Proposta modifica di legge che richiede loro l’obbligo di conoscere il russo.  Una fedeltà di “anima e sangue” alla patria come risposta alla “russofobia”, cresciuta dopo l’attacco all’Ucraina. Sarà aumentata la difesa dei diritti dei “compatrioti” grazie a rappresentanze politiche, giuridiche, sociali e religiose nei Paesi stranieri.

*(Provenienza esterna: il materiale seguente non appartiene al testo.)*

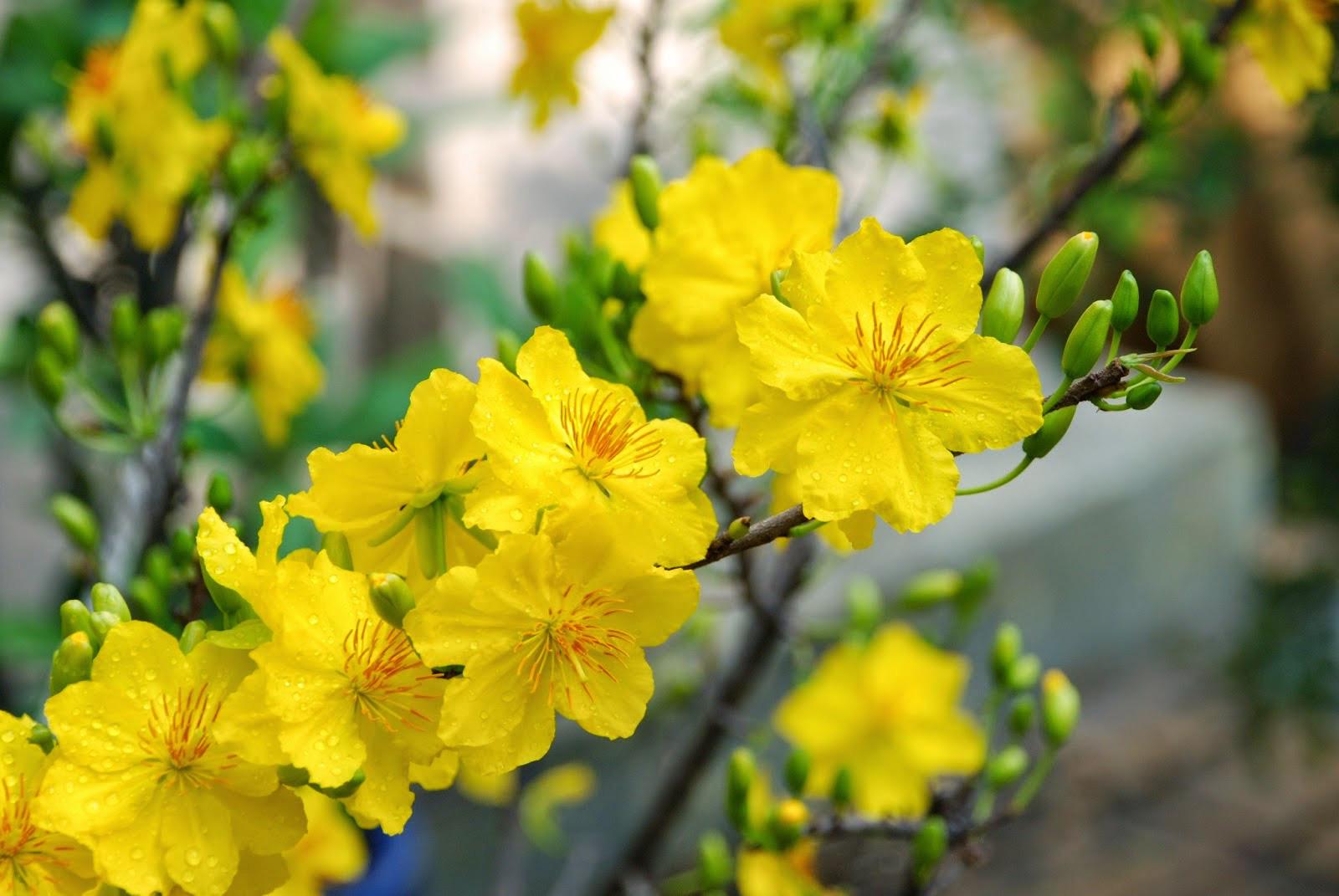 Những cây hoa hợp phong thủy không thể thiếu trong nhà ngày Tết - Ảnh 4.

Mosca (AsiaNews) – Il primo vice presidente del comitato della Duma di Mosca per gli affari della Csi, la Comunione degli Stati Indipendenti” di post-sovietica memoria, Konstantin Zatulin, ha sottoposto al Parlamento una modifica alla legge sulla “politica statale della Federazione Russa nei confronti dei connazionali all’estero”. La principale novità consiste nella richiesta obbligatoria a tutti i russi all’estero di “possedere la lingua statale”, cioè il russo.

È una delle necessarie ridefinizioni globali del “mondo russo”, non tanto nella sua estensione, ma nella sua determinazione fedele, in modo da consentire alle autorità di Mosca di agire in maniera legale e costituzionale in difesa dei compatrioti in qualunque parte del globo. La legge a cui fa riferimento Zatulin è in vigore da più di 20 anni, ma appare superata dagli ultimi eventi, che introducono altre caratteristiche nella specificazione dei “russi all’estero” e del loro legame con la madrepatria.

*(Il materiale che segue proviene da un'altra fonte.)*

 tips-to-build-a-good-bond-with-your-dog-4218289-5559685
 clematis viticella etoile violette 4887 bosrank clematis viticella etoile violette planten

Viene tolto dal testo il riferimento alla precedente cittadinanza sovietica, che dava comunque accesso a quella russa attuale, poiché “nei 30 anni trascorsi dalla fine dell’Urss è ormai cresciuta una nuova generazione di connazionali”. Oggi sono definiti “persone residenti all’estero in possesso della lingua russa, di origine dai popoli storicamente viventi sul territorio della Russia, che abbiano liberamente compiuto una scelta in favore delle relazioni spirituali, culturali e giuridiche con la Russia, e i cui progenitori in linea diretta siano nati o abbiano precedentemente abitato sul territorio russo”.

Una fedeltà di “anima e sangue”, in cui si uniscono le derivazioni “sovietiche” con le emigrazioni recenti in nuove categorie storico-sociali da applicare caso per caso, regolarizzando anche chi abbia assunto cittadinanze diverse o sia rimasto senza cittadinanza per interruzione con il legame russo e sovietico. Il possesso della lingua è decisivo, come ha spiegato Zatulin, per poter “attivare l’obbligo costituzionale da parte dello Stato russo a garantire l’identità culturale russa comune”. Questa nuova definizione di “compatrioti” permetterà alla Russia di intervenire all’estero con tutte le necessarie procedure, a seconda delle circostanze, oggi particolarmente acuite dalla diffusione della “russofobia” come conseguenza della guerra in Ucraina, ma in realtà già diffusa in molte parti del mondo, come denunciato in questi giorni da molti politici russi.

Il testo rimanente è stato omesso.